# [Job]
How many lines below contain the string "cycling" with matching case? Reply with only the number.

# [Information supplied]

☆ ☆ ☆ ☆ ☆ ☆ ☆

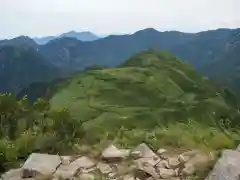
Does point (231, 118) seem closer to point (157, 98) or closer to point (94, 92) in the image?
point (157, 98)

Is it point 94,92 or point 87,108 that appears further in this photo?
point 94,92

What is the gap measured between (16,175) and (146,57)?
143m

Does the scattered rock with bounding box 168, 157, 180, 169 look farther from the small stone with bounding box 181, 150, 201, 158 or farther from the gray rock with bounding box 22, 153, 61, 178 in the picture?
the gray rock with bounding box 22, 153, 61, 178

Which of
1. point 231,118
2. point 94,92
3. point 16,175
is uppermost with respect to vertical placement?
point 16,175

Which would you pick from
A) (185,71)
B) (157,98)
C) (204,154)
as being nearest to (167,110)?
(157,98)

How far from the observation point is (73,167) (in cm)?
1075

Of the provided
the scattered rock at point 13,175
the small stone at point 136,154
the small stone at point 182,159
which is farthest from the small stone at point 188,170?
the scattered rock at point 13,175

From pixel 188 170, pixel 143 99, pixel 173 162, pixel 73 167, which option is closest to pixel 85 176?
pixel 73 167

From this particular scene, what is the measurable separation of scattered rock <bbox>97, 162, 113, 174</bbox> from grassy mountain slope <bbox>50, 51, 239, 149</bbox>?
54.0 meters

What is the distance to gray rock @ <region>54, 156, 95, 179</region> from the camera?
10273mm

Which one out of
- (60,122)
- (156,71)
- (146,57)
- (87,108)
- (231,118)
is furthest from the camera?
(146,57)

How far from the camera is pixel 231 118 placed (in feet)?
318

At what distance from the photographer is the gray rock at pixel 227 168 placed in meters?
8.79

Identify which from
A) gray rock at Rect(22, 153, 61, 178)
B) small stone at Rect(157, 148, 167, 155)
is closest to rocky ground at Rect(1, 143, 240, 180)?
gray rock at Rect(22, 153, 61, 178)
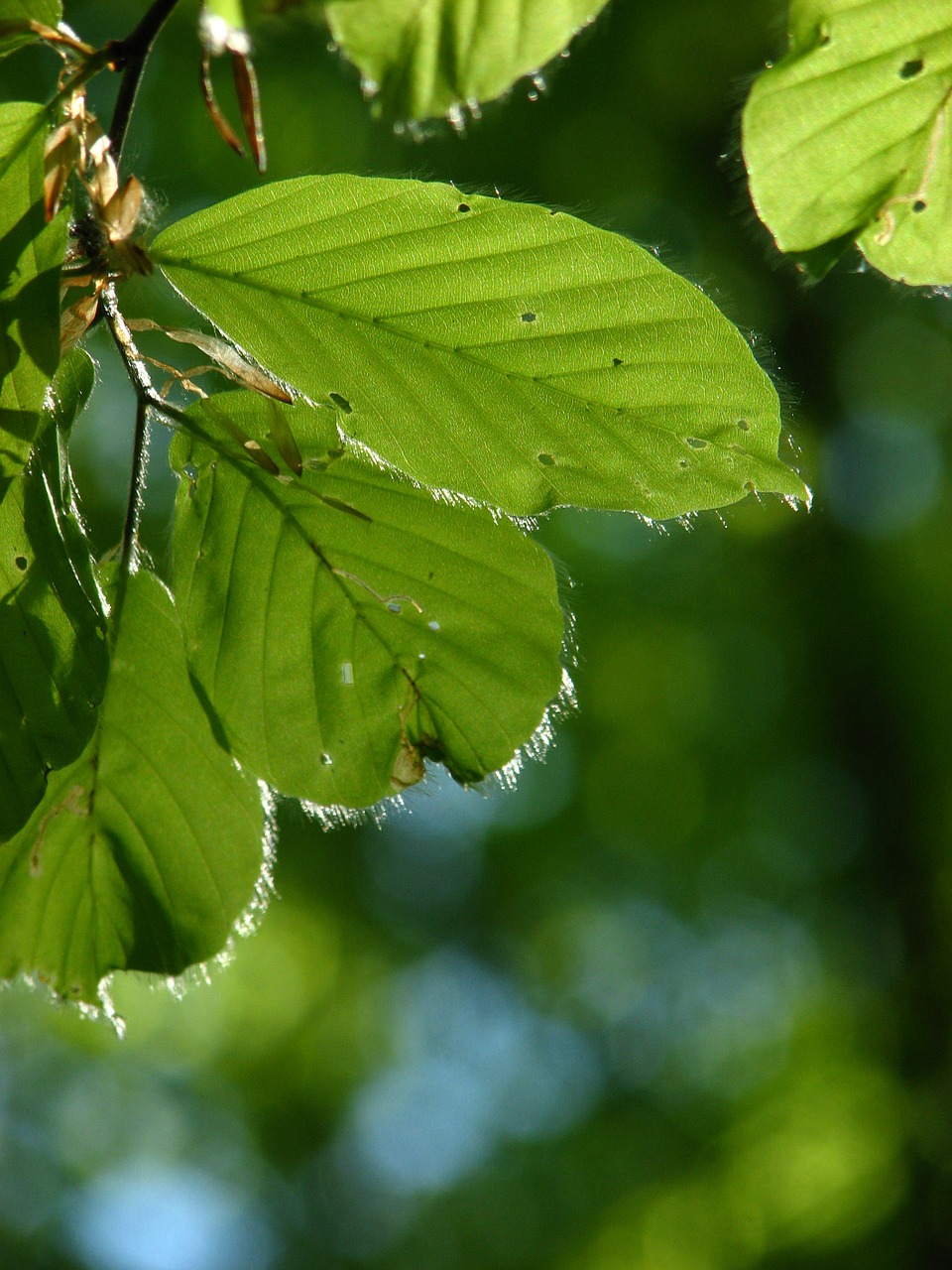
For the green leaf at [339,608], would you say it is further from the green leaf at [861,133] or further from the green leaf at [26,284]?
the green leaf at [861,133]

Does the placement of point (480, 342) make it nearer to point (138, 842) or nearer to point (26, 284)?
point (26, 284)

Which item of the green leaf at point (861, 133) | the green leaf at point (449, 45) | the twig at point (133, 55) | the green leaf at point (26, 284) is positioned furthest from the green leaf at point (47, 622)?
the green leaf at point (861, 133)

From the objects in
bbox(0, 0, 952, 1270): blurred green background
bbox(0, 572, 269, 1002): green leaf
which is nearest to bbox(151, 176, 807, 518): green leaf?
bbox(0, 572, 269, 1002): green leaf

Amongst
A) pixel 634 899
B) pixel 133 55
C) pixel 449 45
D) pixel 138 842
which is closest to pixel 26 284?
pixel 133 55

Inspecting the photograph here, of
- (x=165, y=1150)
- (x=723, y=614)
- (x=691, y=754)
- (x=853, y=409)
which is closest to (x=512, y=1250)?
(x=165, y=1150)

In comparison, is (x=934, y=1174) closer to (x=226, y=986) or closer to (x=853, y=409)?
(x=226, y=986)

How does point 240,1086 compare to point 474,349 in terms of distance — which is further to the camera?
point 240,1086

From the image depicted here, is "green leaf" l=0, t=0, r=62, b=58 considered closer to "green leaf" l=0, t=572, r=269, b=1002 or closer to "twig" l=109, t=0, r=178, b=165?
"twig" l=109, t=0, r=178, b=165
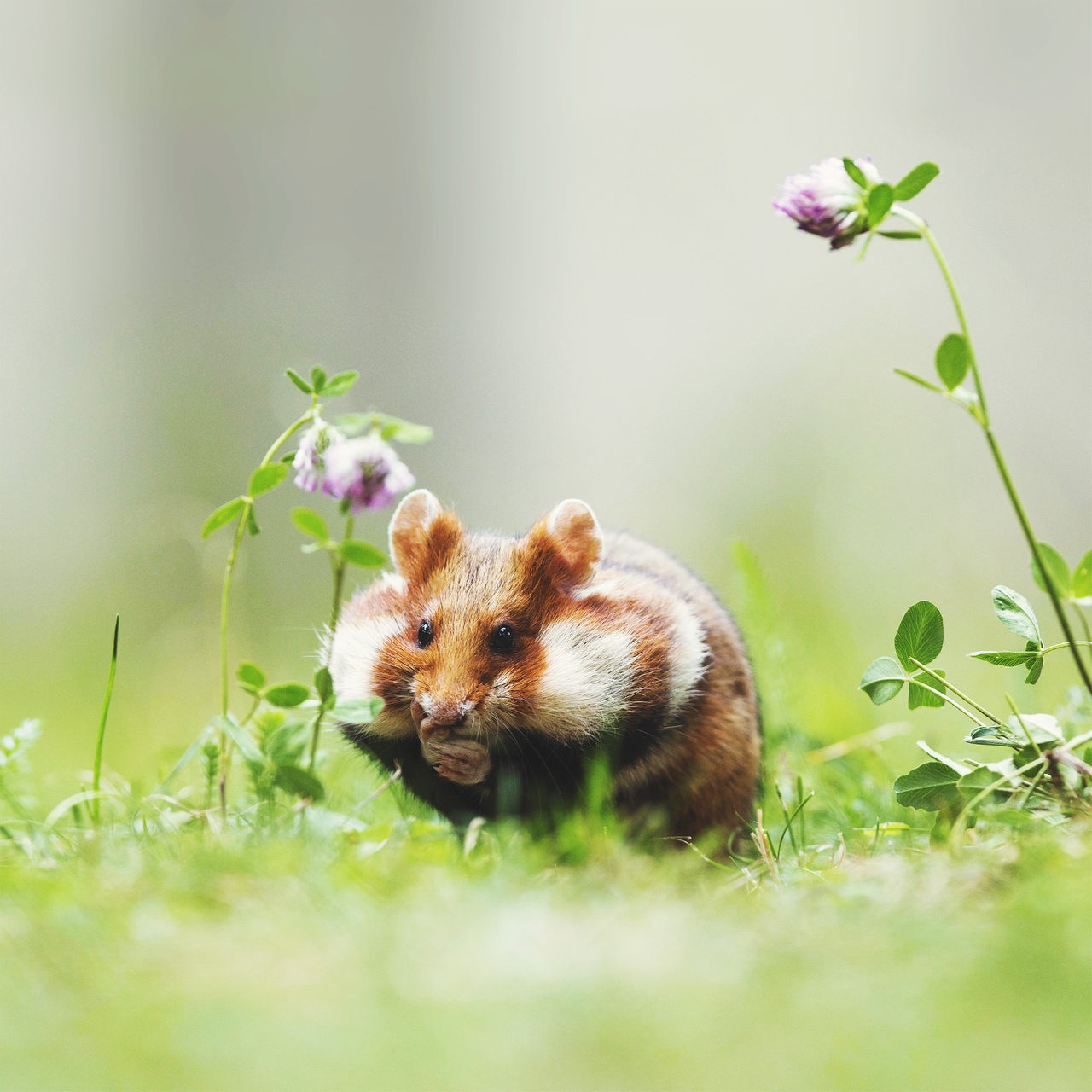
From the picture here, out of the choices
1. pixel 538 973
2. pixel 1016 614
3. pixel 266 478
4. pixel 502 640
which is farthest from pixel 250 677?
pixel 1016 614

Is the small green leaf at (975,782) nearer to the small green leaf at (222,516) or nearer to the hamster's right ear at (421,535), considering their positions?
the hamster's right ear at (421,535)

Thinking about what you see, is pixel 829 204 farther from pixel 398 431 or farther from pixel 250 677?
pixel 250 677

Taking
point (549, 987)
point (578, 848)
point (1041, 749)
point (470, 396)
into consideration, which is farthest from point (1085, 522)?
point (549, 987)

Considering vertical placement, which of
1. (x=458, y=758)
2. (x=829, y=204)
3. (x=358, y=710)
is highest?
(x=829, y=204)

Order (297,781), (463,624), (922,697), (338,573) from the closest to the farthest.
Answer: (922,697), (463,624), (297,781), (338,573)

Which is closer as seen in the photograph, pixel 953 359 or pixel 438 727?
pixel 953 359

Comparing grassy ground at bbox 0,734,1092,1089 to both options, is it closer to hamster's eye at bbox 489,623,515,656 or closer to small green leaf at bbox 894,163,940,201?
hamster's eye at bbox 489,623,515,656
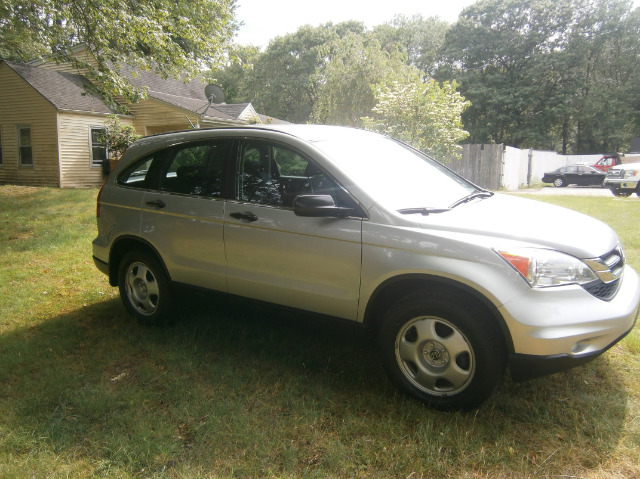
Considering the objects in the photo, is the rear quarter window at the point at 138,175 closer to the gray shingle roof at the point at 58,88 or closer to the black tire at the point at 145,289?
the black tire at the point at 145,289

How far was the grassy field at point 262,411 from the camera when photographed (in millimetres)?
2605

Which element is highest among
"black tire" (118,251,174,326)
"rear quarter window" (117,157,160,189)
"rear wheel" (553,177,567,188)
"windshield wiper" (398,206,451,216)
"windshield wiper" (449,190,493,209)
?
"rear quarter window" (117,157,160,189)

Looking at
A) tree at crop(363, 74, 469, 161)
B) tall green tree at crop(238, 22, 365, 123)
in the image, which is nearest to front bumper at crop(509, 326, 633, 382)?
tree at crop(363, 74, 469, 161)

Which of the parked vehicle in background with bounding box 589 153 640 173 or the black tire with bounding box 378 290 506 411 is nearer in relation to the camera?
the black tire with bounding box 378 290 506 411

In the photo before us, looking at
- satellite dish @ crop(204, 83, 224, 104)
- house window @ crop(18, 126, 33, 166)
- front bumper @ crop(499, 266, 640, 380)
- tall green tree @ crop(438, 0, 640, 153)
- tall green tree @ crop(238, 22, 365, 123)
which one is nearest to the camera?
front bumper @ crop(499, 266, 640, 380)

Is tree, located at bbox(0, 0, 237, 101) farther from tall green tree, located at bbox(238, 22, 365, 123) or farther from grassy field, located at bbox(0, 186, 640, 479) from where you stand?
tall green tree, located at bbox(238, 22, 365, 123)

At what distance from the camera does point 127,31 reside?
10.7 metres

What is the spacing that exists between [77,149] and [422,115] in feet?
44.8

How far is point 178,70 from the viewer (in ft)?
42.8

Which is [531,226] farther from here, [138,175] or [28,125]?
[28,125]

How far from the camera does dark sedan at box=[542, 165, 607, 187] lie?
2591 cm

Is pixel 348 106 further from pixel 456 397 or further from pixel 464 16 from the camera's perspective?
pixel 464 16

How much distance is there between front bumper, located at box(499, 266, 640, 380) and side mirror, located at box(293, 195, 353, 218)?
3.80 ft

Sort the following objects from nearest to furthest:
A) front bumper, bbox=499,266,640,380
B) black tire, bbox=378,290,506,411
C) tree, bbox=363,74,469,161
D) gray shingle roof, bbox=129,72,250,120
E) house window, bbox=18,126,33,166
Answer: front bumper, bbox=499,266,640,380
black tire, bbox=378,290,506,411
tree, bbox=363,74,469,161
house window, bbox=18,126,33,166
gray shingle roof, bbox=129,72,250,120
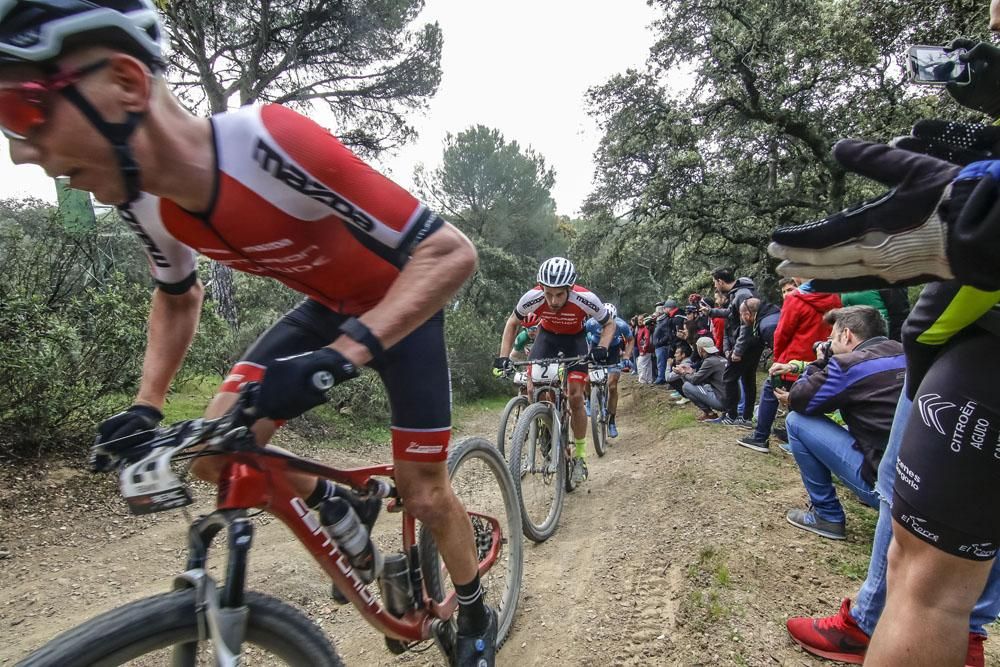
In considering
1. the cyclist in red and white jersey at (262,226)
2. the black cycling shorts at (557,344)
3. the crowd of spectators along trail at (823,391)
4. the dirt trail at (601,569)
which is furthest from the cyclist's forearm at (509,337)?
the cyclist in red and white jersey at (262,226)

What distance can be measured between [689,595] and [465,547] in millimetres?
1407

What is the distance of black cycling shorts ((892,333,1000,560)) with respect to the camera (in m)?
1.22

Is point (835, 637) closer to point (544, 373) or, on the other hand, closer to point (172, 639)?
point (172, 639)

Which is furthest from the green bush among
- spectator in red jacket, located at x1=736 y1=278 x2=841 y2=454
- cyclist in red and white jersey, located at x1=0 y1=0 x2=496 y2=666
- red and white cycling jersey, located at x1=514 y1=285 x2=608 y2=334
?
spectator in red jacket, located at x1=736 y1=278 x2=841 y2=454

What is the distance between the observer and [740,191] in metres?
17.1

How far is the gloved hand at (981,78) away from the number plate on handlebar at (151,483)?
6.99ft

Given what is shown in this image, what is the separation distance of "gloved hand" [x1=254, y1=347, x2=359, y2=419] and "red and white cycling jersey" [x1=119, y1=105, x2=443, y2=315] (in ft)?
1.56

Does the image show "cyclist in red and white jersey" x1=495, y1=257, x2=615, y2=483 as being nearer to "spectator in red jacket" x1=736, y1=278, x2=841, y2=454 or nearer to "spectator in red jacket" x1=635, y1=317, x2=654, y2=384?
"spectator in red jacket" x1=736, y1=278, x2=841, y2=454

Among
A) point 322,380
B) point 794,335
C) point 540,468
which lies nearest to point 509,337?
point 540,468

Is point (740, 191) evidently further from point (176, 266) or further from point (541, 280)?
point (176, 266)

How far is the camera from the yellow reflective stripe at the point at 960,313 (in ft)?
3.95

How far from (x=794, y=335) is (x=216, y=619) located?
6.06m

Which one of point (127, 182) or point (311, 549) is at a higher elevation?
point (127, 182)

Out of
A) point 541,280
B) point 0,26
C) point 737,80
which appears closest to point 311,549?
point 0,26
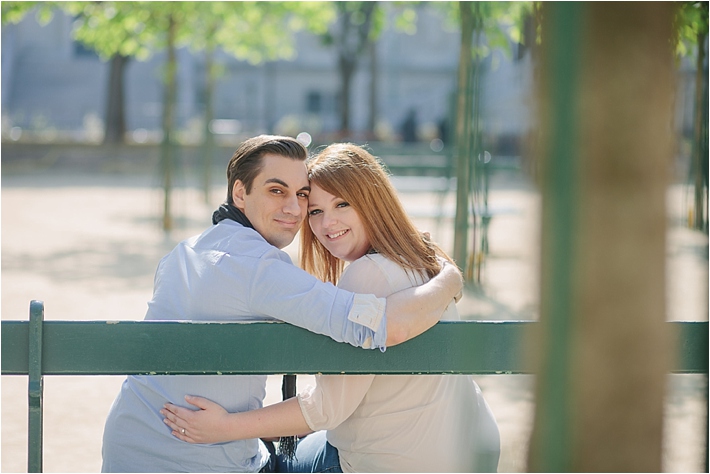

☆ ☆ ☆ ☆ ☆ ☆ ☆

# [Answer for this exercise]
4